Dass die Kaiser Chiefs eine gewisse Affinität zum Fußball besitzen, ist nicht schwer zu erraten. Den Bandnamen hat sich der „Fünfer“ (Musikexpress) aus Leeds schließlich in leicht abgewandelter Form vom elffachen südafrikanischen Meister aus Soweto geborgt.

Einige Bandmitglieder sind zudem Fans von und Dauerkarteninhaber bei Leeds United und in dieser Eigenschaft momentan einigermaßen erbost über Chairman Ken Bates. Seit dem Rauswurf von Cheftrainer Simon Grayson Anfang Februar fordern die „Indie-Rocker“ (Exclusiv – Das Starmagazin) auf Konzerten mit eindeutigen Mitteilungen den Rücktritt des flamboyanten Präsidenten.

Bassist Simon Rix erklärt die Hintergründe:

Leeds‘ Manager Simon Grayson war auf unserem Gig in Llandudno. Er wusste, dass das Team zuletzt nicht gut gespielt hatte, aber er strahlte dennoch Zuversicht aus. Deshalb habe ich meine Dauerkarte erneuert – und dann wurde er gefeuert.

Wir haben „BATES“ auf meinen und „OUT!“ auf den Verstärker von Gitarrist Andrew White geschrieben.

Bates (80) ist – Stand heute – allerdings immer noch im Amt. I predict a riot.

 

Kühe, Schweine, Chelsea-Fans

Chelsea gilt seit der Regentschaft von Abramczik Abramowitsch-Vorgänger Ken Bates als Anziehungspunkt für neureiche Snobs und Erfolgsfans. Ob das so tatsächlich stimmt, wäre an anderer Stelle zu klären. Fest steht, dass Mitte der 80er eher stadtbekannte Unruhestifter mit dem Hang zum gepflegten Platzsturm den Ton an der Stamford Bridge angegeben haben.
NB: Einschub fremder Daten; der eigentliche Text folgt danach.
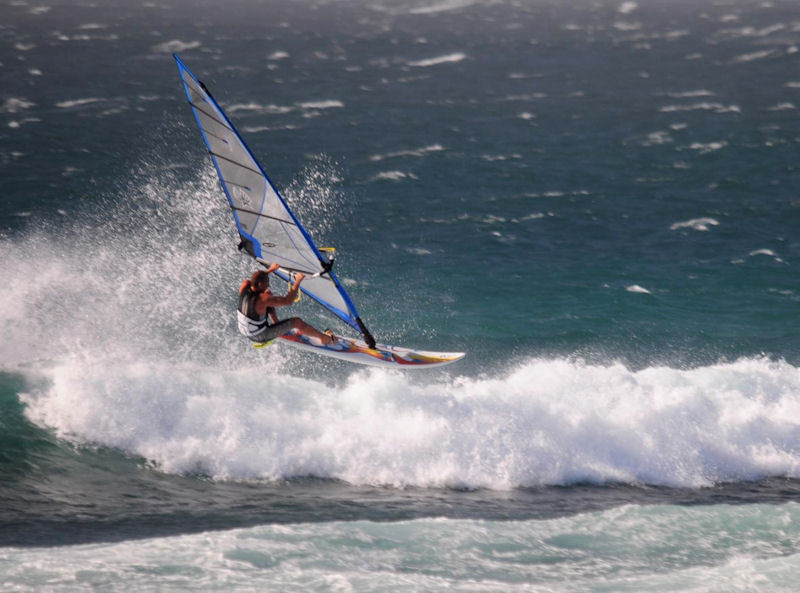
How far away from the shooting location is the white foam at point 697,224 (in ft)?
97.7

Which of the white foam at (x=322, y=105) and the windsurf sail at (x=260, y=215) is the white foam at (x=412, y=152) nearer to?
the white foam at (x=322, y=105)

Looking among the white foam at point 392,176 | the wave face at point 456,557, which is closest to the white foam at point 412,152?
the white foam at point 392,176

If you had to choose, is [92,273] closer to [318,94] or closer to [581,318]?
[581,318]

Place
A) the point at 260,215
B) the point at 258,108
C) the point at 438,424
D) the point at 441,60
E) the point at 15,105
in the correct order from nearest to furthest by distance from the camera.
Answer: the point at 260,215, the point at 438,424, the point at 15,105, the point at 258,108, the point at 441,60

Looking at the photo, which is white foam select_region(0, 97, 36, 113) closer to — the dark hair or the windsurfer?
the windsurfer

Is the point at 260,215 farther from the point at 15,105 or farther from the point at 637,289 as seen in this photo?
the point at 15,105

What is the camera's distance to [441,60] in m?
53.1

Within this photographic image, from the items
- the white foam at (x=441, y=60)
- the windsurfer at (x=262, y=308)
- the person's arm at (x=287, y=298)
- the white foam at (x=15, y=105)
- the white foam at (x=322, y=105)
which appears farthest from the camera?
the white foam at (x=441, y=60)

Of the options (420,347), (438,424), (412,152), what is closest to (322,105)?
(412,152)

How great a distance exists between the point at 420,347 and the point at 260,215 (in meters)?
7.32

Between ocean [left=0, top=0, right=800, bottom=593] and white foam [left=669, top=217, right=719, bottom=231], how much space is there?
0.45ft

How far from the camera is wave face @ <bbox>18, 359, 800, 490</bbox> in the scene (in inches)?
732

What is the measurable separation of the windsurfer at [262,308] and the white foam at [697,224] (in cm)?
1599

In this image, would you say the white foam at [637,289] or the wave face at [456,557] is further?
the white foam at [637,289]
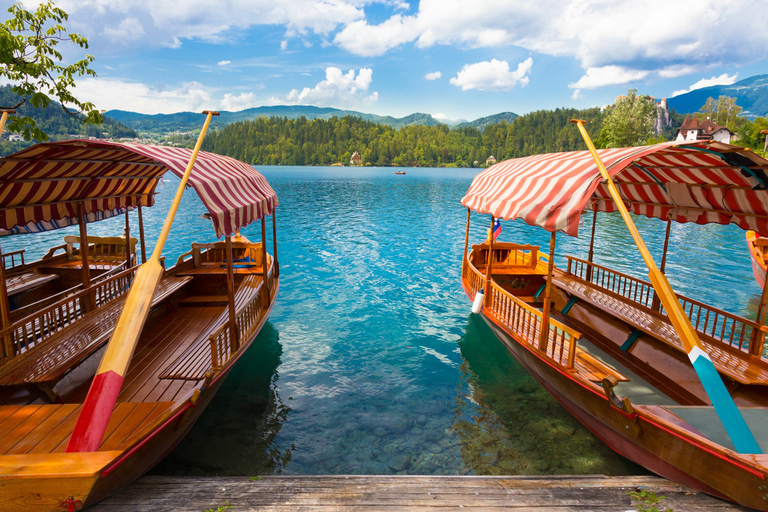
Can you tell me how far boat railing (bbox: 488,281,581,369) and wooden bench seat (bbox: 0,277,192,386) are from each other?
26.3ft

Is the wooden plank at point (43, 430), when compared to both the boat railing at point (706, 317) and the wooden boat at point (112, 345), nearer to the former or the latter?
the wooden boat at point (112, 345)

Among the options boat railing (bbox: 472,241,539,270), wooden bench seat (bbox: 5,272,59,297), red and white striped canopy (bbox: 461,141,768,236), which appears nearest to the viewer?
red and white striped canopy (bbox: 461,141,768,236)

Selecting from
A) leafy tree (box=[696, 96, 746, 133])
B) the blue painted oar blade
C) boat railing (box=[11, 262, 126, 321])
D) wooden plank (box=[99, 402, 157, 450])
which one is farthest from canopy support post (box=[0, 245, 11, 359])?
leafy tree (box=[696, 96, 746, 133])

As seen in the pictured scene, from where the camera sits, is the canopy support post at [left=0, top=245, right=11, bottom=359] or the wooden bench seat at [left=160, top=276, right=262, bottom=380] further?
the wooden bench seat at [left=160, top=276, right=262, bottom=380]

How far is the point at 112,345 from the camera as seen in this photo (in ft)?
15.2

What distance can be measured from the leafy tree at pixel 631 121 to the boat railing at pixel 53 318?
232 feet

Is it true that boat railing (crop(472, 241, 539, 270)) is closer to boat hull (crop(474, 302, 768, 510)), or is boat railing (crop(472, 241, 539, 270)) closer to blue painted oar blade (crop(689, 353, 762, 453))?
boat hull (crop(474, 302, 768, 510))

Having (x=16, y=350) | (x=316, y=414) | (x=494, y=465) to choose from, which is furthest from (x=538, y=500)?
(x=16, y=350)

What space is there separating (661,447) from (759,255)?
13376 mm

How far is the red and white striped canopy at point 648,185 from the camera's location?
573cm

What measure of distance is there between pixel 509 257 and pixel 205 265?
9930 millimetres

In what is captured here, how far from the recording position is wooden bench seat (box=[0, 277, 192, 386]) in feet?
19.1

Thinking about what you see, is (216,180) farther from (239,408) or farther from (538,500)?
(538,500)

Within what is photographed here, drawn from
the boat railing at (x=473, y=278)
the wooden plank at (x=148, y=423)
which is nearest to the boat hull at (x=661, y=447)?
the boat railing at (x=473, y=278)
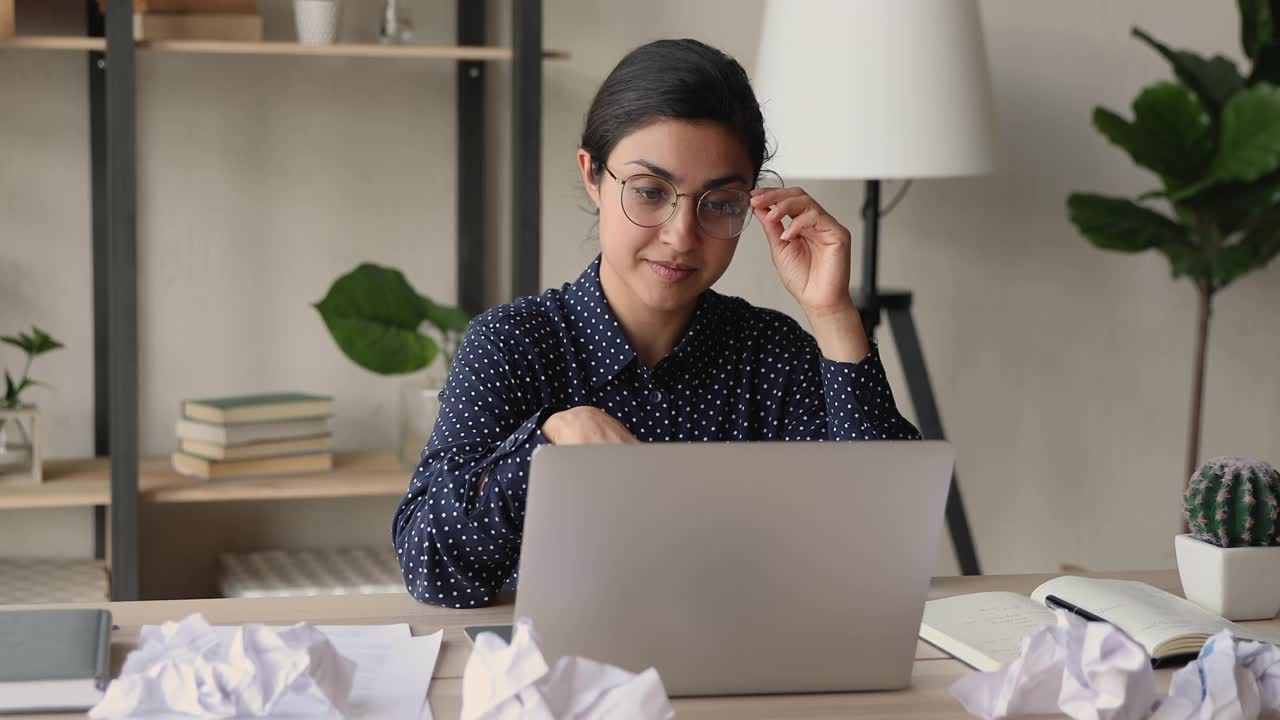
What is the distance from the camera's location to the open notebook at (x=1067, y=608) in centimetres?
118

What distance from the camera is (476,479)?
1307 millimetres

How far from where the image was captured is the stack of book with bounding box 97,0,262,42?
95.6 inches

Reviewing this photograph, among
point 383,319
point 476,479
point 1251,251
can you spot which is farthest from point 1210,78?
point 476,479

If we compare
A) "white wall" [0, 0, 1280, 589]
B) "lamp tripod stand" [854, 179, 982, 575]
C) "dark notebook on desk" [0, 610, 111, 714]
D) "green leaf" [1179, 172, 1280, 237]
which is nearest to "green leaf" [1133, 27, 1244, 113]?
"green leaf" [1179, 172, 1280, 237]

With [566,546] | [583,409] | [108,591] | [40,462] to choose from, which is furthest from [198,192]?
[566,546]

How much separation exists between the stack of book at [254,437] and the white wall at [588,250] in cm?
27

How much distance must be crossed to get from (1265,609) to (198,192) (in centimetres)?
213

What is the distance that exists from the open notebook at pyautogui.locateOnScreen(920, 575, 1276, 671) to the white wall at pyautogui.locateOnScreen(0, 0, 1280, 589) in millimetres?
1711

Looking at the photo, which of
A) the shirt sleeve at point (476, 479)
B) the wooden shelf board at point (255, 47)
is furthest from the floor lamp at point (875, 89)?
the shirt sleeve at point (476, 479)

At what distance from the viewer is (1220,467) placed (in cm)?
132

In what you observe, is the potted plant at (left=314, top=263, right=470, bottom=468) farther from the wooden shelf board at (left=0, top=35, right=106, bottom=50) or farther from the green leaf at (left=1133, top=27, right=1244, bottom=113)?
the green leaf at (left=1133, top=27, right=1244, bottom=113)

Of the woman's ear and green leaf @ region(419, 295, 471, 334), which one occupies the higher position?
the woman's ear

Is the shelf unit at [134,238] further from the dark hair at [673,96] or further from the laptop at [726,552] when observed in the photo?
the laptop at [726,552]

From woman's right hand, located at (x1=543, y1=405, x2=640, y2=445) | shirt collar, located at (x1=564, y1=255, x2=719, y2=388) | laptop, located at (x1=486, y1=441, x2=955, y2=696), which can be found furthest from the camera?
shirt collar, located at (x1=564, y1=255, x2=719, y2=388)
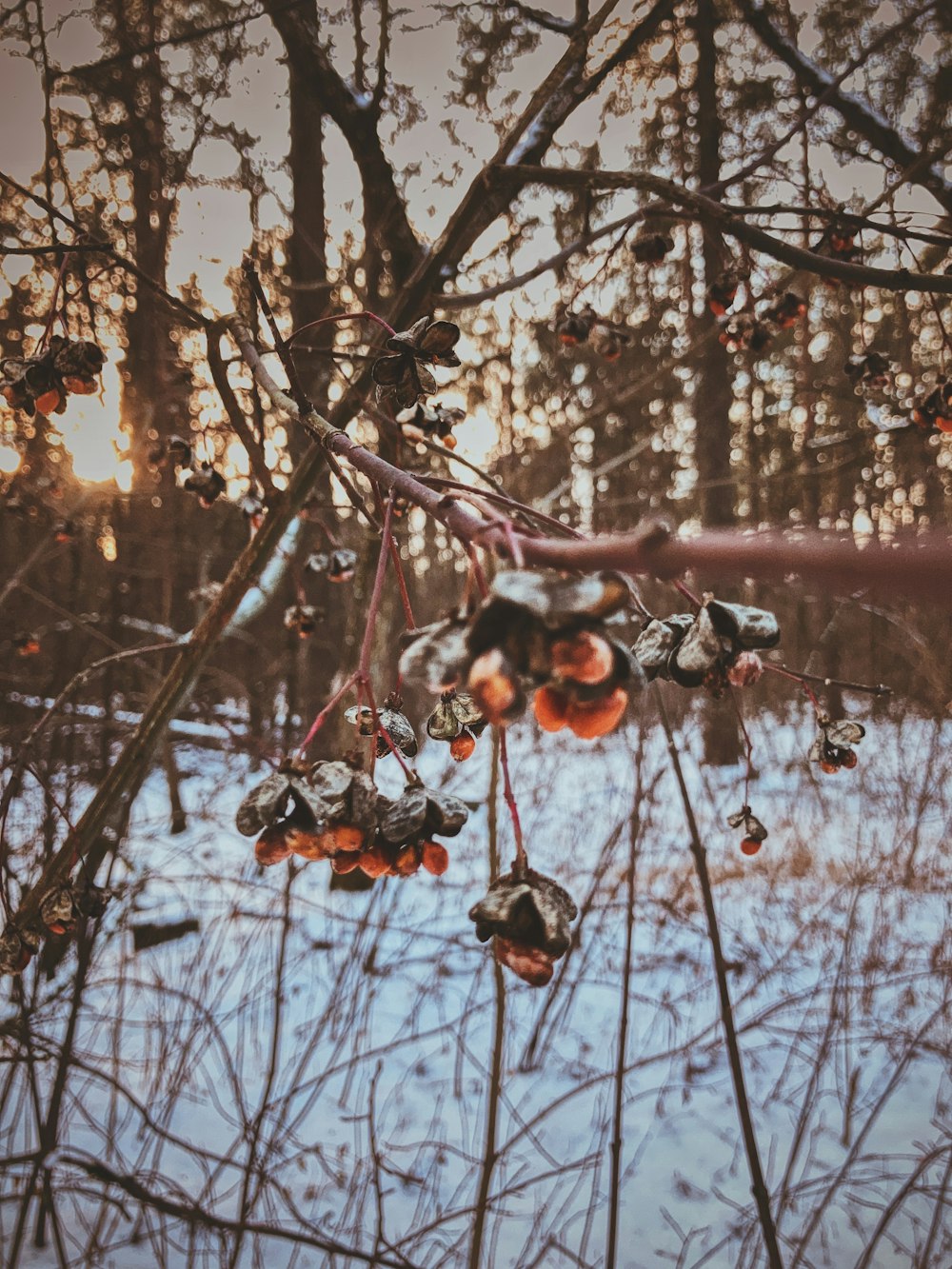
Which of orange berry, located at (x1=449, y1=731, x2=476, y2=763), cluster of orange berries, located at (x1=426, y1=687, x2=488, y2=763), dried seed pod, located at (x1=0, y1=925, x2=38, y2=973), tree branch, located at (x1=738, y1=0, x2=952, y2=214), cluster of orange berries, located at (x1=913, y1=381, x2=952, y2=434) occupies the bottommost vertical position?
dried seed pod, located at (x1=0, y1=925, x2=38, y2=973)

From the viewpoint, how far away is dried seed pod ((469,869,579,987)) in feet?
1.70

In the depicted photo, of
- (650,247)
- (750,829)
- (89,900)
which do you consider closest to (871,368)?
(650,247)

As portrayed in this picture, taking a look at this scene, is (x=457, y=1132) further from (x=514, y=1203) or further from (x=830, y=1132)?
(x=830, y=1132)

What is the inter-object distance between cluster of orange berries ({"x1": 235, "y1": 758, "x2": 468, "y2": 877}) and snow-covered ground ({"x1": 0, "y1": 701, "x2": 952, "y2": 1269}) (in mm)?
883

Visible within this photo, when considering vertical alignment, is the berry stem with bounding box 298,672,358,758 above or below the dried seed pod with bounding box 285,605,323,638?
below

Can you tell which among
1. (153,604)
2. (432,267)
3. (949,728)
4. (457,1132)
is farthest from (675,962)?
(153,604)

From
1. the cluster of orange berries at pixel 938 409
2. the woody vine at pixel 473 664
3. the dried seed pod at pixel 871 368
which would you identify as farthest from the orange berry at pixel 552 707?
the dried seed pod at pixel 871 368

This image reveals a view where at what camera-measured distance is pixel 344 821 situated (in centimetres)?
56

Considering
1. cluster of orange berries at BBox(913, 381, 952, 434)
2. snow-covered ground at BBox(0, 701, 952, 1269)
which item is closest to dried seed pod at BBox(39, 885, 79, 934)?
snow-covered ground at BBox(0, 701, 952, 1269)

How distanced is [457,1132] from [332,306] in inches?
163

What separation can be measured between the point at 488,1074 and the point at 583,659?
9.33 feet

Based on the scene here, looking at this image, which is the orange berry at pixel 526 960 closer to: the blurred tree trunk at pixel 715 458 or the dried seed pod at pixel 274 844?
the dried seed pod at pixel 274 844

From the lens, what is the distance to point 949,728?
21.0 ft

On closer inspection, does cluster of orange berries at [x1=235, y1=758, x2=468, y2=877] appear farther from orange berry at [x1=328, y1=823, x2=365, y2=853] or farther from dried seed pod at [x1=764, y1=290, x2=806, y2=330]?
dried seed pod at [x1=764, y1=290, x2=806, y2=330]
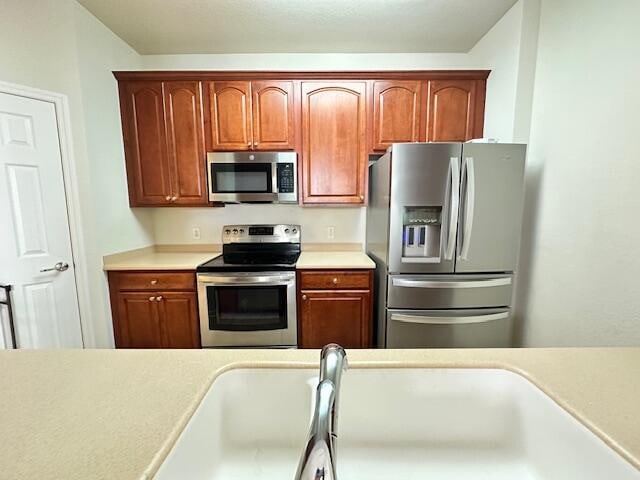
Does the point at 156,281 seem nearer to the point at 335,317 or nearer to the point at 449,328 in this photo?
the point at 335,317

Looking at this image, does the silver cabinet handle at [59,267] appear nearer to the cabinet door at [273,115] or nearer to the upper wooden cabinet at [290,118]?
the upper wooden cabinet at [290,118]

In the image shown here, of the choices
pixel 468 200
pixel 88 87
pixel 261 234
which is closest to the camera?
pixel 468 200

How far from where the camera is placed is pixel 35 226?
1823 mm

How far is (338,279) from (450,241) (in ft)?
2.75

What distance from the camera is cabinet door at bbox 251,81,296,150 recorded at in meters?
2.32

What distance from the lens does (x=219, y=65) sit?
2520 millimetres

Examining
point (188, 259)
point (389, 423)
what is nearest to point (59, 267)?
point (188, 259)

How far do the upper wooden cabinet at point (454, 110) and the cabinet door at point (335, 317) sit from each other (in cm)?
145

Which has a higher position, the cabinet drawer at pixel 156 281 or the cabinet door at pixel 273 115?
the cabinet door at pixel 273 115

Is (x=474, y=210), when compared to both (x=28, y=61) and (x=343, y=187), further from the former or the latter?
(x=28, y=61)

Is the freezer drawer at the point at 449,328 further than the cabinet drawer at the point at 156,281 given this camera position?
No

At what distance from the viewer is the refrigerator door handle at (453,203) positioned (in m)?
1.76

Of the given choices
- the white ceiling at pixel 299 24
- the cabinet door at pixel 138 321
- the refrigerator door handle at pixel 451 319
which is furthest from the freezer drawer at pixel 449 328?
the white ceiling at pixel 299 24

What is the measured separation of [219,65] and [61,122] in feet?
4.21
Die Zustände waren offenbar derart aus dem Ruder gelaufen, dass Bates sich nur noch mit der Installation eines Elektrozauns(!) vor der Fankurve zu helfen wusste. Ein pikanterweise nur wenige Tage vor den Katastrophen von Heysel und Bradford aufgenommenes Foto zeigt den sichtlich stolzen Chairman mit seinem metallenen Ungetüm. Letztlich siegte aber die Vernunft und der Zaun musste das Schicksal des Schnellen Brüters teilen – 1985 fertiggestellt, aber nie ans Netz gegangen.